Authored by rwbarton on Aug 10 2014, 7:07 PM.

Details

Summary

These MachOps are used by addIntC# and subIntC#, which in turn are
used in integer-gmp when adding or subtracting small Integers. The
following benchmark showed a ~6% speedup with an earlier version of
this commit (building with BuildFlavour=perf).

{-# LANGUAGE MagicHash #-}

import GHC.Exts
import Criterion.Main

count :: Int -> Integer
count (I# n#) = go n# 0
  where go :: Int# -> Integer -> Integer
        go 0# acc = acc
        go n# acc = go (n# -# 1#) $! acc + 1

main = defaultMain [bgroup "count"
                      [bench "100" $ whnf count 100]]
Test Plan

I intend to "validate --slow" and re-benchmark this
to double check my earlier findings.

Diff Detail

Repository
rGHC Glasgow Haskell Compiler
Lint
Lint Skipped
Unit
Unit Tests Skipped
rwbarton updated this revision to Diff 316.Aug 10 2014, 7:07 PM
rwbarton retitled this revision from to Add MO_AddIntC, MO_SubIntC MachOps and implement in X86 backend.
rwbarton updated this object.
rwbarton edited the test plan for this revision. (Show Details)
rwbarton added a reviewer: simonmar.
rwbarton added a subscriber: hvr.
rwbarton updated this object.
rwbarton edited edge metadata.

It occurs to me that these MachOps names are rather inconsistent. How about MO_Add2 -> MO_U_AddC, MO_AddIntC -> MO_S_AddO, MO_SubIntC -> MO_S_SubO?

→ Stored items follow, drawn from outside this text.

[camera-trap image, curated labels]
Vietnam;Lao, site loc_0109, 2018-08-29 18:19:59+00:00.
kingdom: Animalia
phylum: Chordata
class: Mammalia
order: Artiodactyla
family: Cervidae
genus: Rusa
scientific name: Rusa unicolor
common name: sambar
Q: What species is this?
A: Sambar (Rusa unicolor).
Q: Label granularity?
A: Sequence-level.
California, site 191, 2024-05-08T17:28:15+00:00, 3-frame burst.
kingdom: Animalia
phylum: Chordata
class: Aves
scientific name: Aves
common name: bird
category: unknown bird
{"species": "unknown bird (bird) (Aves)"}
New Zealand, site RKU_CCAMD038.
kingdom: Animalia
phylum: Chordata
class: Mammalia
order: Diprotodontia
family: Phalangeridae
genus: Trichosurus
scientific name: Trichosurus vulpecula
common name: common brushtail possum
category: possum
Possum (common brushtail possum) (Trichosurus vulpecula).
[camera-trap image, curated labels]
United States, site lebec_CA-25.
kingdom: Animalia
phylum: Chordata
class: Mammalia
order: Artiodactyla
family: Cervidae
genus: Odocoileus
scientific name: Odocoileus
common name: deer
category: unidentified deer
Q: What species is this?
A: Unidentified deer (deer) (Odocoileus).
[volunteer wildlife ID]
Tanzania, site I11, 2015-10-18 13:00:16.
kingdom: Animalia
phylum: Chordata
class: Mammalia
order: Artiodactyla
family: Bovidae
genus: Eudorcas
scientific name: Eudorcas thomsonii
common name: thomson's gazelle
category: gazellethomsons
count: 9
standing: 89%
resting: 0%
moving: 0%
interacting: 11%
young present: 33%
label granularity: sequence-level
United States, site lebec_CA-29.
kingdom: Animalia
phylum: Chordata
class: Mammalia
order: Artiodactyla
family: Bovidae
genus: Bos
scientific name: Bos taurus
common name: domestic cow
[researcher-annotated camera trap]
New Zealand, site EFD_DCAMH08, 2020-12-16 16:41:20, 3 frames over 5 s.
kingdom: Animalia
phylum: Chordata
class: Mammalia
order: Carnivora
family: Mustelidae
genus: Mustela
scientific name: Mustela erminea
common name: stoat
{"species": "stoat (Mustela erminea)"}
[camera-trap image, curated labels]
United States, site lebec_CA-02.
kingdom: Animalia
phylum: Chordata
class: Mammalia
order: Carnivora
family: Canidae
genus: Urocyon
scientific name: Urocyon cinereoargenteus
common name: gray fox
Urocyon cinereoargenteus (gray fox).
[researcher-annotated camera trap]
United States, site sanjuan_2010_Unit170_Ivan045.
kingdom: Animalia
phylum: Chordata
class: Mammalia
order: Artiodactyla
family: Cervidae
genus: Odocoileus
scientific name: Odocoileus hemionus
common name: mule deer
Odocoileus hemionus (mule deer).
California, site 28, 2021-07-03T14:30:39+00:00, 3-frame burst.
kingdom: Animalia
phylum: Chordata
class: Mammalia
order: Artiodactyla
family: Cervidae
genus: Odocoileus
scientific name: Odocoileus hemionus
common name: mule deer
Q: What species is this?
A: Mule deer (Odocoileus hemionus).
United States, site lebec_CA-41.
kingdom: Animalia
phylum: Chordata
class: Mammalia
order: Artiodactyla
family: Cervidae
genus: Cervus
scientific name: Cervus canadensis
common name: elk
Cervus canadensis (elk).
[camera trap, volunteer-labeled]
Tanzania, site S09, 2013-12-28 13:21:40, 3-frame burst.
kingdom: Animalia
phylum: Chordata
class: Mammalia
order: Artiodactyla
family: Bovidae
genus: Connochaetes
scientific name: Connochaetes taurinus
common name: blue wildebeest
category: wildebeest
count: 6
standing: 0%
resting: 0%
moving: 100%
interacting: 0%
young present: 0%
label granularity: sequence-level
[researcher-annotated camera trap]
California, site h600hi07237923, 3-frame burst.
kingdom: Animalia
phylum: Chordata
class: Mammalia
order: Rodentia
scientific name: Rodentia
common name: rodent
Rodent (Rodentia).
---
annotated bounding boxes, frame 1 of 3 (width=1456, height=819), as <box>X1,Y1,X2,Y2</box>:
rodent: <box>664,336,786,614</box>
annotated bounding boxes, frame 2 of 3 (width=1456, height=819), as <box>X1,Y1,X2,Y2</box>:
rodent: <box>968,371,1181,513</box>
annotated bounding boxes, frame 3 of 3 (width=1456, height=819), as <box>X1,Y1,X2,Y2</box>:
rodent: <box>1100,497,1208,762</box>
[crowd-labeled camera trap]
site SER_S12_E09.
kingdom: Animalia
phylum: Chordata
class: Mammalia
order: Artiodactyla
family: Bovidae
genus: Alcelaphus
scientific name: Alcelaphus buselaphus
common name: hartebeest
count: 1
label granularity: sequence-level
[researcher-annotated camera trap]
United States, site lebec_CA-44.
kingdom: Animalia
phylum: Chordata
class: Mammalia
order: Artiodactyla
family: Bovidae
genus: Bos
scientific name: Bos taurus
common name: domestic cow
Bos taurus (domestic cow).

The semantics are not quite consistent either: MO_AddIntC and MO_SubIntC produce results in the opposite order from MO_Add2, and are permitted to produce any nonzero overflow flag value on overflow, while MO_Add2 can only produce a carry of 0 or 1. These are the existing semantics of the addIntC#, subIntC#, plusWord2# primops, but the MachOp semantics don't necessarily have to be identical. Not sure what is the least confusing thing to do.

Oh: when generating 32-bit code will the register allocator automatically give me a register from eax through edx so that I can refer to its low byte with SETCC/MOVZxL? Or do I need to be careful about that?

austin accepted this revision.Aug 12 2014, 8:46 AM
austin edited edge metadata.

LGTM.

This revision is now accepted and ready to land.Aug 12 2014, 8:46 AM

To sort of answer my own question, condIntReg and condFltReg_x87 do request a temporary 8-bit register for SETCCing, while condFltReg_sse2 requests two whole-word registers. I'm still not sure whether it's necessary but I suppose it would not hurt to use an 8-bit temporary register for the result of SETCC.

compiler/nativeGen/X86/CodeGen.hs
2016–2017

Note to self: move this to the end of the where block

I determined that I do need to allocate a temporary register, because the destination register might well be R1, which is not byte-addressable on x86. But all allocatable registers are byte-addressable, so I do not have to communicate to the register allocator that I need a byte-addressable temporary register.

rwbarton updated this revision to Diff 428.Aug 22 2014, 4:28 PM
rwbarton updated this object.
rwbarton edited edge metadata.

Use a temporary register for the result of SETCC

This doesn't affect the generated code for a simple call to addIntC#
but it might matter if we could somehow use R1 as the result directly.

Also move addSubIntC to where it should go.

rwbarton closed this revision.Aug 23 2014, 1:56 PM
rwbarton updated this revision to Diff 433.

Closed by commit rGHCcfd08a992c91 (authored by @rwbarton).